You have got the most perfect reflections I have seen..Perhaps a slightly wider angle would have shown the parents to the reflections..But now I am being picky!!
Paul

Bonjour Francine,
Very good pov to have the perfect reflection well captured! and it is a very good posting of what nature is offering it's beauty to us, not yet spoil and untouch!
good clarity, beautiful colouration and details
your notes is interesting
merci
Tony

I used to have programs for teh computer that would draw designs based on fractals...and I have read a number of years ago in depth about them in Scientific American trade magazine...a fascinating subject...and fun with com0uters...
...as to the reflection...it is a deep coloured well saturated image! I truly love it. It hits me in the right brain very quickly!
Bob

Hi Francine,


Beautiful colours and good sharpness with clear reflections.
Good note!

Regards Gert

  • Great 
  • lizzie Gold Star Critiquer/Gold Note Writer [C: 214 W: 0 N: 635] (2847)
  • [2008-02-19 14:22]

Bonjour Francine,

De belles couleurs vives très rafraîchissantes ces temps-ci! L'eau est un parfait miroir ou l"on peut apprécier sans défaut le reflet de cette nature si vivante. Merci du partage!

Lise

This is a great shot. The reflections are superb in the perfectly still water. There was no need to hesitate in posting it. As I was reminded recently with my Redwing Blackbird shot, we are our own worst critics. Keep up the good work.

Francine,
Amazing reflection,
I really like looking and working on reflection shots,
Gives a new way to look at things before you,
Nice job,

fototab

Hi Francine,

The reason you like it and don't love it, is because it breaks the rules of composition to the extent that the eye is frantically looking for some form or structure to which it can relate. The result is chaos and disorder, which is why it works so well. That's exactly what you are telling us is the point of the picture.
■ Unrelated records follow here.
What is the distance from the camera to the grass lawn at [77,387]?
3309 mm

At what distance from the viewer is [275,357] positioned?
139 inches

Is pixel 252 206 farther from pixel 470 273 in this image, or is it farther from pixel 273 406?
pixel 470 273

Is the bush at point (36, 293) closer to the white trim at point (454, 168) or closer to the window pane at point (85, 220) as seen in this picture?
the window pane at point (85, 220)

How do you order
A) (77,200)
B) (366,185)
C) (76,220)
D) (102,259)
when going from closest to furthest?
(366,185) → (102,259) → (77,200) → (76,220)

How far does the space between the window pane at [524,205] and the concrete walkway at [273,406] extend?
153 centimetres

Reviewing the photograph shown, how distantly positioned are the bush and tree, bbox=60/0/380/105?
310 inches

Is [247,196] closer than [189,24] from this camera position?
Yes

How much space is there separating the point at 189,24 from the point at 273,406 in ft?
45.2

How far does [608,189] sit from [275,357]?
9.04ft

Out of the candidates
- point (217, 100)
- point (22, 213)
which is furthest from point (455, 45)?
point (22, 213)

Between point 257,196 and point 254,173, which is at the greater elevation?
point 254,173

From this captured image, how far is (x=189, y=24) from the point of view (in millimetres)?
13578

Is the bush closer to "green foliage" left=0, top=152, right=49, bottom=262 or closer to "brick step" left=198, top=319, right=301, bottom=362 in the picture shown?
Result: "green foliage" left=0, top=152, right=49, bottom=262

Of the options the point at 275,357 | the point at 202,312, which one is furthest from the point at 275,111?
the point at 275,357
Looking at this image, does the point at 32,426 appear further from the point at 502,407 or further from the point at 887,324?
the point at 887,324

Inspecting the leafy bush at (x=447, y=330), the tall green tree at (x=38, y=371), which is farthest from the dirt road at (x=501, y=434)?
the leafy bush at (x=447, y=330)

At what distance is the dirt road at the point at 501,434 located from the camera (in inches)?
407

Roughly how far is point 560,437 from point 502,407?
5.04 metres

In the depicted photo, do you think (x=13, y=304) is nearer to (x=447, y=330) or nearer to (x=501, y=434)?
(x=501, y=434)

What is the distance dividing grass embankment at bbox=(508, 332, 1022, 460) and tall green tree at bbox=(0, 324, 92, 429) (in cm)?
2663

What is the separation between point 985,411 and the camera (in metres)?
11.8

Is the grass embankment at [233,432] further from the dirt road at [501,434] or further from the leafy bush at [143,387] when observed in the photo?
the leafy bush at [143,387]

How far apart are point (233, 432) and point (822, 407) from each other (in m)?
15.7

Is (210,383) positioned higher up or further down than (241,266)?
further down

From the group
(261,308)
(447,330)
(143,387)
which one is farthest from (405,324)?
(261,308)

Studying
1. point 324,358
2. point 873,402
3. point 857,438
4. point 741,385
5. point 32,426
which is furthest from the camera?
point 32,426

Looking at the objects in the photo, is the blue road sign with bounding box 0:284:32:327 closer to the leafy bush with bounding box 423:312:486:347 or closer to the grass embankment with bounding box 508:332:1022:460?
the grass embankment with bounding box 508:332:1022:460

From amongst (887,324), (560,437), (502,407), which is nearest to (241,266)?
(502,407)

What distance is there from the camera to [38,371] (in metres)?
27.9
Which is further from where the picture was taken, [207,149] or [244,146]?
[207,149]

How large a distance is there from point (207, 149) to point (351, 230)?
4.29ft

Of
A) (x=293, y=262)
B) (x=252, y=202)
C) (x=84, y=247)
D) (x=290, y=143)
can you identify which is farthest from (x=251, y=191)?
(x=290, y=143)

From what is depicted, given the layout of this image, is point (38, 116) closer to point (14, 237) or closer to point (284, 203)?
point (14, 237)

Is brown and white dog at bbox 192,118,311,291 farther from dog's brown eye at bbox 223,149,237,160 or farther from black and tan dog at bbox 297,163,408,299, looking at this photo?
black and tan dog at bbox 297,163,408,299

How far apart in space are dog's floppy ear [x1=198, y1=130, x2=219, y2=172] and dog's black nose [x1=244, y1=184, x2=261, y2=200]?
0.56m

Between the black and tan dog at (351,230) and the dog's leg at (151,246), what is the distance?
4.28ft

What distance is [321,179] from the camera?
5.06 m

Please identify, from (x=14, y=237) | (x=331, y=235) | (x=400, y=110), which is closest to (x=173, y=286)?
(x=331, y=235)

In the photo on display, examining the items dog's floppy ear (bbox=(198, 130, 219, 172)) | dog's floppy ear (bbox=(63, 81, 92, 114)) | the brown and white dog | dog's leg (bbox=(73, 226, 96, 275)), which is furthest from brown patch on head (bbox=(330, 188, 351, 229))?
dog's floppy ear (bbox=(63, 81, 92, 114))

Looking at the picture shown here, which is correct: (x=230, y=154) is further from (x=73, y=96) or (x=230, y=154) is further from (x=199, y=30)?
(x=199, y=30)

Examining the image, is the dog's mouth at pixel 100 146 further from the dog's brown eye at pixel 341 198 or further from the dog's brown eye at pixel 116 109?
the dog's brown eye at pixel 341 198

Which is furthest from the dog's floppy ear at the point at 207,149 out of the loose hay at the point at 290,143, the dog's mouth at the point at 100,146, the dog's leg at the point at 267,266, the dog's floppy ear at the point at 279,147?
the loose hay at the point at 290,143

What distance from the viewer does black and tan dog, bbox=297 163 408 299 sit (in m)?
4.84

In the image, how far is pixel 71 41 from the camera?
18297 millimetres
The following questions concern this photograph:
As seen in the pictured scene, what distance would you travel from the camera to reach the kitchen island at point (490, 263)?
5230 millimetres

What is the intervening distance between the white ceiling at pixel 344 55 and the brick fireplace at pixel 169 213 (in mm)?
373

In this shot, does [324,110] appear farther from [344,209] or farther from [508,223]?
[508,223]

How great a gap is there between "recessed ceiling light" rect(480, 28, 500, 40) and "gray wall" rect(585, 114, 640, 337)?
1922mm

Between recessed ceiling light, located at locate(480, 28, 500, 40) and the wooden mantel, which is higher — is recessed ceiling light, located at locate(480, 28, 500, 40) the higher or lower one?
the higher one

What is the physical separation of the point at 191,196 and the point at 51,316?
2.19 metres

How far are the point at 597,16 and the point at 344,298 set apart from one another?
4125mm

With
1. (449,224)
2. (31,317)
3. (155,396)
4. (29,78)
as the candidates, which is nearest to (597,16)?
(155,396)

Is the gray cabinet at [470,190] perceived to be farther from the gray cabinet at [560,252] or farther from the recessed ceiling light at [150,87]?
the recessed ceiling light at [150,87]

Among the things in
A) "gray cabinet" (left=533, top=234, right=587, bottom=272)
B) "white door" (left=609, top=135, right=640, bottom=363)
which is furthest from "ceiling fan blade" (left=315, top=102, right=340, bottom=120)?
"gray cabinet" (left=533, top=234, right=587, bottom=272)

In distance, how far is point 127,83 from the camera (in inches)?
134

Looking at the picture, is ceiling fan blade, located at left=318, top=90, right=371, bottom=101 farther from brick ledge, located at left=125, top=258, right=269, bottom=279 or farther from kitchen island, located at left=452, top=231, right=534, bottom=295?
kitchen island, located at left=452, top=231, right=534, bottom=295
Great work and very thought provoking.

Mike

  • Great 
  • bobair Gold Star Critiquer/Gold Star Workshop Editor/Gold Note Writer [C: 384 W: 84 N: 1259] (4614)
  • [2008-02-20 20:34]

Hi Francine,
I like this photo of yours as it has the air of some mystery because you do not see directly the trees in the reflection.It is true many things are fractal in nature but mainly in small scale things.I enjoy fractals as a form of art work.Your note is an interesting read.Do not let your self be taken in by the idea that in photography that rules are hard fast and true as sometimes rules need to be broken just to shake up what could become dull and boring,this photo demands some imagination to figure what goes on with it and as such -I like it.Thanks for showing an unusual shot. Bob

Bonojur Francine,
Quelle bel
le réussite, la composiotn est extraordinaire avec ce reflet fantastique, les couleurs sont superbes.
Bravo
marie

Hello Francine,
A truly intriguing image with much going on in a little space, your notes are superb as usual my friend, thank you.